Liszt Bicentenary

Creative Director Cecil Lytle reflects on the importance of Franz Liszt and celebrating his bicentenary. 2011 is the occasion of the 200th birthday of one of the most enigmatic and influential artists of the 19th century, Franz Liszt (1811-1886). Love and hated throughout most of his life, Liszt knew, shaped, and supported every emerging arts […]

Creative Director Cecil Lytle reflects on the importance of Franz Liszt and celebrating his bicentenary.

2011 is the occasion of the 200th birthday of one of the most enigmatic and influential artists of the 19th century, Franz Liszt (1811-1886). Love and hated throughout most of his life, Liszt knew, shaped, and supported every emerging arts and political movement of his era. By the age of nine, young Franz Liszt was praised about across Europe as the second Mozart. However, not content with the fleeting fame of the prodigy, he sequestered himself to develop upon the foundational training he received from the greatest piano pedagogue in Europe. Carl Czerny. During a long ten-year pilgrimage across Europe, he developed what he called a “transcendental technique’ for playing the piano. Consequently, he composed and performed a piano music that reinvented conventional pianism as well as the physical and kinetic relation of the body to the piano.
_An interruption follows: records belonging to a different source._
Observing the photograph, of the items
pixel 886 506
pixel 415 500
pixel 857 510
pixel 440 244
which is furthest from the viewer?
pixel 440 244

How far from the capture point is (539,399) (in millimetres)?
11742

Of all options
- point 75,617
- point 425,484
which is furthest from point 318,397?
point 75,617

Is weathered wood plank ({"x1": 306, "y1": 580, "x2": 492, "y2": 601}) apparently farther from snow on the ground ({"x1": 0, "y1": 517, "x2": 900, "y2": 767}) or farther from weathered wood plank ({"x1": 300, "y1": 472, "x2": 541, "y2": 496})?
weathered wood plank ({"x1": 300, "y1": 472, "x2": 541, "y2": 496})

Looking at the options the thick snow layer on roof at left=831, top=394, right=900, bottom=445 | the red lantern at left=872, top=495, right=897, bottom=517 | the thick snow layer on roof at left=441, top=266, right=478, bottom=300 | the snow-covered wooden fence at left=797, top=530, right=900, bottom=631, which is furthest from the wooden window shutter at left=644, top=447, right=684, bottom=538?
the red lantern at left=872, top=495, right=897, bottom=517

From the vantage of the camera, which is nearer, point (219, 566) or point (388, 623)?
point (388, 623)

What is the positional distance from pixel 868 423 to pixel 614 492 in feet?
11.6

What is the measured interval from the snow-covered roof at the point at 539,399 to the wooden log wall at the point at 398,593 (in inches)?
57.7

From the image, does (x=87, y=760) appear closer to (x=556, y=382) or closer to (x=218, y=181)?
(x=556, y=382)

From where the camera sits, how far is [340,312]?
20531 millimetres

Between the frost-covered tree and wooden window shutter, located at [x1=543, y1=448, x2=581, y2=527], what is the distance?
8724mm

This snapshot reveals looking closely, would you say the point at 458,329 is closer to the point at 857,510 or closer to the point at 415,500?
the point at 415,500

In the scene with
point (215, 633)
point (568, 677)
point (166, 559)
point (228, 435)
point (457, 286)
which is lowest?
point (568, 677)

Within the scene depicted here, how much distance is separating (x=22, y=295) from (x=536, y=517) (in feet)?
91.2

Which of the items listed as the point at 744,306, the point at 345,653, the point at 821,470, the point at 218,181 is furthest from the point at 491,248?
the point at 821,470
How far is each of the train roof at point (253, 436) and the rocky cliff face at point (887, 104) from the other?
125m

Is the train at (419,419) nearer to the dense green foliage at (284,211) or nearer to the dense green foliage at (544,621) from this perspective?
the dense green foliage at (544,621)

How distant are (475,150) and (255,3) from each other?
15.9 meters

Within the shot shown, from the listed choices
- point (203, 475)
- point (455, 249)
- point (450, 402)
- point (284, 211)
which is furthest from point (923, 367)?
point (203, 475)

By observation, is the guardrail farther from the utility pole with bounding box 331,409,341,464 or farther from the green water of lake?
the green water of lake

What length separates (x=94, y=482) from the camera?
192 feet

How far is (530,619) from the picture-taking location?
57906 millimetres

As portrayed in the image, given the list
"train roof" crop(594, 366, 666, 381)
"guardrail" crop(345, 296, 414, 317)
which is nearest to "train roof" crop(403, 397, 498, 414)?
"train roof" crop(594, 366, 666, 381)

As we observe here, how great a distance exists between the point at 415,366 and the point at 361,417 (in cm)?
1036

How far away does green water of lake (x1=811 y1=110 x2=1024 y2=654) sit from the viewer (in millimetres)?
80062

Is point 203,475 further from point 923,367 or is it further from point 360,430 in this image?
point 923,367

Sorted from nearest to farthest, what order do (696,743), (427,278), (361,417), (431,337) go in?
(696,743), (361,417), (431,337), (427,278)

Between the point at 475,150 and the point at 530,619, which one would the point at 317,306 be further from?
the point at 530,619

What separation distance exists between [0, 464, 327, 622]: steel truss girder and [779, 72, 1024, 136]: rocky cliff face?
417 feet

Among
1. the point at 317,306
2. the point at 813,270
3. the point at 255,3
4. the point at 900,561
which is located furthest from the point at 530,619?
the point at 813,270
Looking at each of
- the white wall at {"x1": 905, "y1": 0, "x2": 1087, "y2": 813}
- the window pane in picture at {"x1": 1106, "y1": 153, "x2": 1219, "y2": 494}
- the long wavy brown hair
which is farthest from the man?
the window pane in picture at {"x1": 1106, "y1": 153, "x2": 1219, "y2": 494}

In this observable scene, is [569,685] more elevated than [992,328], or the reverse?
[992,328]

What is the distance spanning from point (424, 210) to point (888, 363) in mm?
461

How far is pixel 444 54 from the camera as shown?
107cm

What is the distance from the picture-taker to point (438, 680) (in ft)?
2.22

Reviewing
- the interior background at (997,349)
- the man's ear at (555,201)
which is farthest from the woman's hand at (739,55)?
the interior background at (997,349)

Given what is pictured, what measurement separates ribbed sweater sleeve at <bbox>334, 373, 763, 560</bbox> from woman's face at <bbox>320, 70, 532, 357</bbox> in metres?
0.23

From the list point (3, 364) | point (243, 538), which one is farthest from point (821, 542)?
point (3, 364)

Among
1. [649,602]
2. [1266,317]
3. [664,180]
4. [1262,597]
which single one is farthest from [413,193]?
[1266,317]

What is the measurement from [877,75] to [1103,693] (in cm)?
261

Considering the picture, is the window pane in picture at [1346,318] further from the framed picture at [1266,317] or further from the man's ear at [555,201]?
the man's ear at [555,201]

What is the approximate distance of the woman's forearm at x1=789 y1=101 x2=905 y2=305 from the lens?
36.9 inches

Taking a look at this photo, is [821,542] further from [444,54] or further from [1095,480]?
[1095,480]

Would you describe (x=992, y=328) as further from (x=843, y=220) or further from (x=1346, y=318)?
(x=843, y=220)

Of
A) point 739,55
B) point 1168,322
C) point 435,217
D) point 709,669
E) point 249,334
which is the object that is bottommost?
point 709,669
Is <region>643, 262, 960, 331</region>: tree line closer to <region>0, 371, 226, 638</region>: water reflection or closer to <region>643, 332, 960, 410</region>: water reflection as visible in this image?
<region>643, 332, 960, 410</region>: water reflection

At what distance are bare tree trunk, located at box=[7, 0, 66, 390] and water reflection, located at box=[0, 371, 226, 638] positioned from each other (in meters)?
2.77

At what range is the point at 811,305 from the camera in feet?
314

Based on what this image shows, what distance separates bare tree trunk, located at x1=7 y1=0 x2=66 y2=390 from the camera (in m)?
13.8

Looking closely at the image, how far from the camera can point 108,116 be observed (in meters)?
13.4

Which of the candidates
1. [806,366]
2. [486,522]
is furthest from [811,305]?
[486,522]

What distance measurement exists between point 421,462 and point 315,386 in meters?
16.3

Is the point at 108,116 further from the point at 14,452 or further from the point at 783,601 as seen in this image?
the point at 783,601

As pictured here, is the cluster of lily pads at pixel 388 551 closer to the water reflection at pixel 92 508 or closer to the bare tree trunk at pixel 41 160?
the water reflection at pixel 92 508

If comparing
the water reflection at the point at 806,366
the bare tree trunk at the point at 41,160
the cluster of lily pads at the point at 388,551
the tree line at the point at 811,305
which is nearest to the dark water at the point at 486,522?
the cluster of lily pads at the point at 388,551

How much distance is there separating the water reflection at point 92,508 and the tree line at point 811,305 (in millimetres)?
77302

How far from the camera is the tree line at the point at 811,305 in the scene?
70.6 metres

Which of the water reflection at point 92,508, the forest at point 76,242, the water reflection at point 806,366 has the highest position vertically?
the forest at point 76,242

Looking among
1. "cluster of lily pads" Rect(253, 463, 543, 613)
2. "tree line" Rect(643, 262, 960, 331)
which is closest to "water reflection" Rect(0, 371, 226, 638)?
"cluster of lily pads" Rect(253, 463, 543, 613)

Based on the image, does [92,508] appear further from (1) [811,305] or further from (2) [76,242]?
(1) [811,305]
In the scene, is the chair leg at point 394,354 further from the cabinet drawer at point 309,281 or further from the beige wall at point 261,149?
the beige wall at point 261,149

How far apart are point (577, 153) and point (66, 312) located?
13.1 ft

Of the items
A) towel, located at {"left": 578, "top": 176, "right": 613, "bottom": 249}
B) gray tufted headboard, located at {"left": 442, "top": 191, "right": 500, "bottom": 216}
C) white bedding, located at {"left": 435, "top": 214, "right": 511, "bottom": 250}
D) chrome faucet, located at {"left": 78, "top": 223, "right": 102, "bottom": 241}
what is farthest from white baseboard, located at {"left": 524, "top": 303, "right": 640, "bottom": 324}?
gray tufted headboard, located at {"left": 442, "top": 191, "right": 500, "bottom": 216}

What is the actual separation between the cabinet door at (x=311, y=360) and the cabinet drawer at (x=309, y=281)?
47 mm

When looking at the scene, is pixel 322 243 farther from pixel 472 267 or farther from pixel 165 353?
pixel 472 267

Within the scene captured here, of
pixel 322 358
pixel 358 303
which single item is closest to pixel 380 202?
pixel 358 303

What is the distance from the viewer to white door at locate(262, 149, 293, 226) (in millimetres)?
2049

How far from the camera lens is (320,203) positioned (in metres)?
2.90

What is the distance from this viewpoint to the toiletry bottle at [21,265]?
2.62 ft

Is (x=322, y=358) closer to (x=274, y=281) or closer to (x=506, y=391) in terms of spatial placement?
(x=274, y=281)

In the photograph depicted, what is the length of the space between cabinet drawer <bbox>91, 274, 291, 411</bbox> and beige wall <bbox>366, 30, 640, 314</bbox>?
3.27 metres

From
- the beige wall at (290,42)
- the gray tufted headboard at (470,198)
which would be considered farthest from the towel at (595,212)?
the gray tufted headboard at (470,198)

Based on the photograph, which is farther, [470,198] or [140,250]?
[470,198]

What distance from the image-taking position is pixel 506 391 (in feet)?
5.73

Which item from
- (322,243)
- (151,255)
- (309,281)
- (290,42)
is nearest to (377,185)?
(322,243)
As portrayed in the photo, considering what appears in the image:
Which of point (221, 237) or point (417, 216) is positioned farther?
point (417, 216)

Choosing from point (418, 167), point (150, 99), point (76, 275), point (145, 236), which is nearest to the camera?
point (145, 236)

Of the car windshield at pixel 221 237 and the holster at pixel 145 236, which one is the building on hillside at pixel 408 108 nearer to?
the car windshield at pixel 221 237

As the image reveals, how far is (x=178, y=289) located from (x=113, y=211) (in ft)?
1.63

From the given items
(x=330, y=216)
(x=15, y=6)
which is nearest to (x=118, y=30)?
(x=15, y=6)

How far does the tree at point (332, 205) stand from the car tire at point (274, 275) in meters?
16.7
In his compositions and performances, no longer would music be simply two dimensional (melody and accompaniment) but enhanced to incorporate 3 or 4 dimensions of activity at the piano. His celebrated Paganini Etudes (1851) and Transcendental Etudes (1852) soon became the mainstay of the piano repertoire and altered the way other composed music for the piano.

Franz Liszt was the most celebrated pianist of his generation and most innovative composer of the century. Chopin commented that, “I should like to rob him of his way of rendering my own Etudes.” Indeed, through his worldwide tours, Liszt made Chopin and his music a household name. Clara Schumann spoke often of his extraordinary capabilities as a pianist; although she and her famous husband, Robert, along with Johannes Brahms, also criticized his compositions as shallow and showy. Liszt and his cohorts thought of themselves as providing the, Music of the Future.” This rivalry immediately spilled into the press and, even today, divides opinion in the concert halls, and in the major conservatories of Europe and the United States.

During the period he was Kapellmeister Extraordinaire at Weimar (1849-1858), Liszt championed the new music and composers of the day, especially Richard Wagner and his controversial operas. Their relationship began in Paris in the 1830s and continued until their deaths in the 1880s. Liszt’s surviving daughter, Cosima (1844-1930), was the source of both immense joy and heartbreak to him. In 1857, Cosima had married his most celebrated student, Hans von Bülow (1830-1894), bore him two children before beginning and adulterous relationship with Richard Wagner who depended almost entirely on support from her famous father. Their ménage à trios was the worse kept secret in Europe and part of the amazing history of “Mad King” Ludwig, opera, and Franz Liszt. Surviving well into the 20th century, Cosima Liszt maintained Bayreuth as a monument to Wagner and participated in the rise of anti-semitism of the Nazi Party in Germany.

Reconstructing the story of Franz Liszt is made difficult by the man himself. Although born in a borderland region between Austria and Hungary, Liszt declared himself “Hungarian” at an earlier age, although his mother-tongue was German, not Hungarian. By age 11, he was recognized as the greatest prodigy since Wolfgang Amadeus Mozart and had moved to Paris with his family to pursue fame and fortune as a concert artist. He did not return to Hungary until thirty years later. He was the first artist to make world tours and at the age of 35 discontinued the life of the concert artist to devote himself to conducting the avant garde music of the day.

In 1865, Franz Liszt journeyed to Rome to take Minor Orders and became a Holy Roman Abbé. As such, he spent his final thirty years in the ministry of music composing a great many religious works for choral ensemble, piano, and orchestra. Many of these late works pushed the boundaries of music. Indeed one of his penultimate works was title, Bagatelle Without Tonality (1883) and inspired the revolution in atonal music led by Arnold Schoenberg in the 20th century..

The 2011 bicentennial is our opportunity to celebrate the life and music of the most remarkable figure in Romantic music. Our film series, The Nature of Genius: Franz Liszt will be part of the international celebration of bicentenary of Franz Liszt.